A lot of people agreed and disagreed with me about the Jack wrapper. People were saying, ‘You have to grip it, really a certain way and really use the small, tiny top cap and twist it off.’ And it’ll snap because it’s perforated. But I don’t think it’s perforated enough or I’m just weak.”
“Kind of the same thing as Patrón. Crown Royal’s shape is terrible. The packaging it comes in — there’s so much stuff. You have the really weird plastic, crown-shaped cap on top of it, and then it’s a tiny, tiny hole to pour out of. So pour spots get stuck in there often, and it’s awkward to hold and handle. Also, if you want to really display it, it takes up two spaces on your shelf.”
“The 1800 bottle. Its shape is just … It’s like a triangle. It’s like a tall pyramid, really weird and awkward to hold and handle. I don’t want to hold a bottle with two hands and try and pour it. And the cap, I know in the past, the cap used to have a cool feature where you could pour a shot inside of the cap, flip it back over and then take the cap off, and that would be an ounce. Now, it’s just a really, really, really, really fat bottle top for no reason.
I think there are some people who are going around saying it has a lip on it, and it’s just big enough to put a shot glass on. So you can put salt on top of the cap and rim it for shots. But that sounds terribly unhygienic and not fun at all to clean up. So I call BS on that one.”

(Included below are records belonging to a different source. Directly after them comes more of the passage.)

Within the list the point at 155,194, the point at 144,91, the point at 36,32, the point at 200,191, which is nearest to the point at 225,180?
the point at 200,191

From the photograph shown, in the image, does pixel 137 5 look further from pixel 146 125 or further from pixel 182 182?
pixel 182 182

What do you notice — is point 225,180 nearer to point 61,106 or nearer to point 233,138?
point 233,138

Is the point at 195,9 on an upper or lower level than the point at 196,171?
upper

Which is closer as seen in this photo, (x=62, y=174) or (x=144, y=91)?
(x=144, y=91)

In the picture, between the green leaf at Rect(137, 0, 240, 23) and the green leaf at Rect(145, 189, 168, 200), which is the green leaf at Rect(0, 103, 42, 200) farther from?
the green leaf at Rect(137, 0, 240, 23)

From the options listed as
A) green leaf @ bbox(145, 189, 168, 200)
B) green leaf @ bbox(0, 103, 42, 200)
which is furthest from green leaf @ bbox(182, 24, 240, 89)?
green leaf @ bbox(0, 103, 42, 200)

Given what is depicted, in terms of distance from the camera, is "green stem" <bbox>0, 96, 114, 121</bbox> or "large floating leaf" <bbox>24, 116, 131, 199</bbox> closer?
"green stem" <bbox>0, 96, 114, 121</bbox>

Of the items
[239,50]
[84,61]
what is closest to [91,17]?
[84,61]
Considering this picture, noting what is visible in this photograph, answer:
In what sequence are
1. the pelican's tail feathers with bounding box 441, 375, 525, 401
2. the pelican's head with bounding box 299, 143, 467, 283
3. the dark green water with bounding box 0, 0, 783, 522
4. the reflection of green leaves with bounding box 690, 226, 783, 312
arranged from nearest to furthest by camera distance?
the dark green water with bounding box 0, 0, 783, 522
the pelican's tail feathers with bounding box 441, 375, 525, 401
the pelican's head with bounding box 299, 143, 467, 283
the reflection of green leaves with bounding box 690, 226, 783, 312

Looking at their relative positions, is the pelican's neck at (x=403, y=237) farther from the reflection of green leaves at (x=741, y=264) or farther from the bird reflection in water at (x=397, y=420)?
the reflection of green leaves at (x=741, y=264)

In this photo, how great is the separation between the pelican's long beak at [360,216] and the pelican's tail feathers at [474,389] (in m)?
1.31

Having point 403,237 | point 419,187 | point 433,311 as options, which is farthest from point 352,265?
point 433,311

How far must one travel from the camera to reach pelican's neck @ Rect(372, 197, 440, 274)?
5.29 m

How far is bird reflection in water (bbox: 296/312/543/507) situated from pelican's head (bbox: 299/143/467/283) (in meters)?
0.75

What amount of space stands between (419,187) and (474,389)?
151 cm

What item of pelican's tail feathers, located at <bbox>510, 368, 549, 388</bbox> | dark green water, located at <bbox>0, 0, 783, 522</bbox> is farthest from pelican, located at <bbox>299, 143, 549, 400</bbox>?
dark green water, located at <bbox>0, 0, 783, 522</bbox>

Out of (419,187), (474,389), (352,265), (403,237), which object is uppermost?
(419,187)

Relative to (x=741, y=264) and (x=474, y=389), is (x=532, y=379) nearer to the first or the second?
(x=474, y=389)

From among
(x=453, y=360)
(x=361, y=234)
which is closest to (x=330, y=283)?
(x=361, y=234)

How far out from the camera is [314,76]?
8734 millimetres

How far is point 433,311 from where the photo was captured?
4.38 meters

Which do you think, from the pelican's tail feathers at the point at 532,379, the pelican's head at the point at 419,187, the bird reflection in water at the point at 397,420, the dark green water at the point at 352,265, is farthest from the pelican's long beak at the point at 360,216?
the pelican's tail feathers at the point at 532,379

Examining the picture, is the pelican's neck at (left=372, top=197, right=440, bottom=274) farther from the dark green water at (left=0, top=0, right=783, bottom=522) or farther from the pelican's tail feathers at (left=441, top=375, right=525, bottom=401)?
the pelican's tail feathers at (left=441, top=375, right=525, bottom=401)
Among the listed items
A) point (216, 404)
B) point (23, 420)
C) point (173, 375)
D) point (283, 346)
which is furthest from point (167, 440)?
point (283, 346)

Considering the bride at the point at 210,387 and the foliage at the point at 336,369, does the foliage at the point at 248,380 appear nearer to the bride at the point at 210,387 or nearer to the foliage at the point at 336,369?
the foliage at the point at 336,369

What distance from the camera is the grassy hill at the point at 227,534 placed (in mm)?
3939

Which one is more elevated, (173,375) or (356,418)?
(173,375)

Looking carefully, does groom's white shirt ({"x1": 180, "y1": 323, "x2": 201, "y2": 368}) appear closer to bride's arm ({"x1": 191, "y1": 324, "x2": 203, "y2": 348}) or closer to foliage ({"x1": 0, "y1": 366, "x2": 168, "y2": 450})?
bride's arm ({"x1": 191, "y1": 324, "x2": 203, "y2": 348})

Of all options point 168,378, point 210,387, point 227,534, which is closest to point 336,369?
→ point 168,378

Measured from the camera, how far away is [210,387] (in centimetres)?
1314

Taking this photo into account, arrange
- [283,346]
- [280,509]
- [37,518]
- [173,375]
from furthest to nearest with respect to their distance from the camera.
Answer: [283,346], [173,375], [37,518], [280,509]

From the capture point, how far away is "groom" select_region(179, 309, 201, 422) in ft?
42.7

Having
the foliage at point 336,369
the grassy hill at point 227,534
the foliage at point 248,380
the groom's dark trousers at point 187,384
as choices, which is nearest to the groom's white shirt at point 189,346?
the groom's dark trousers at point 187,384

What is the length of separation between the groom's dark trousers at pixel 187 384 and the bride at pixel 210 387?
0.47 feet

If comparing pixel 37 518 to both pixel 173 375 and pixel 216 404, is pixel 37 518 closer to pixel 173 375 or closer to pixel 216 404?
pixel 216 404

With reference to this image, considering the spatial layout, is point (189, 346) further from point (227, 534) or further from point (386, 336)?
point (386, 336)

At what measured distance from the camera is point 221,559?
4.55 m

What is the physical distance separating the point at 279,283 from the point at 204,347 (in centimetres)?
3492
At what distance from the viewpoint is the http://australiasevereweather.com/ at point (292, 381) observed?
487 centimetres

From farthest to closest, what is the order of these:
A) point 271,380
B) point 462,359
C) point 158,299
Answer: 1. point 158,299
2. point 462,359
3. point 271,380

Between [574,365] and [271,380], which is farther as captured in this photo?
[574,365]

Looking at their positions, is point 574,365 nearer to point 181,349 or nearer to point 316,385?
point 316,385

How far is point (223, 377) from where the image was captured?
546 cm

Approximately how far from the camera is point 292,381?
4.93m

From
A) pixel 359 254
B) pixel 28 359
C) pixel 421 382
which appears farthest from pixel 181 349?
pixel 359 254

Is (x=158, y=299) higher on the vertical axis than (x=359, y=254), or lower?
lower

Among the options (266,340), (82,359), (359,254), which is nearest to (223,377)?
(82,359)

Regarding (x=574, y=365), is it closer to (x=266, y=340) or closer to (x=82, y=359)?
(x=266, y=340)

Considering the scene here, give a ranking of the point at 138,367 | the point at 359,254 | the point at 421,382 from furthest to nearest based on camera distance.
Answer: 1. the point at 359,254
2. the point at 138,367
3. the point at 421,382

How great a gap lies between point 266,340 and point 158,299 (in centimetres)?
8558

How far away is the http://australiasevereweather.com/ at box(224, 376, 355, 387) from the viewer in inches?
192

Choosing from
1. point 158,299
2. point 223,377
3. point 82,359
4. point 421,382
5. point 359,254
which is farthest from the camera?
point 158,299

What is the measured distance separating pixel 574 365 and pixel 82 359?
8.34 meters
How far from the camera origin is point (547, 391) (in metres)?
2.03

“The Galliano bottle is simply insane. It’s basically a baseball bat up there. Nobody uses it. They only use it for Harvey Wallbangers. Most of my bars don’t even carry it anymore. They’re like, ‘No, we don’t want that.’ It’s going to sit on the shelf for five years. There’s just nowhere to put it. You have to put it on the way tippy top. I would simply rather not make Harvey Wallbangers with the Galliano bottle.”
And last but not least…
“The final bottle that pisses me off is an empty bottle during a rush — something I have to go and replace.”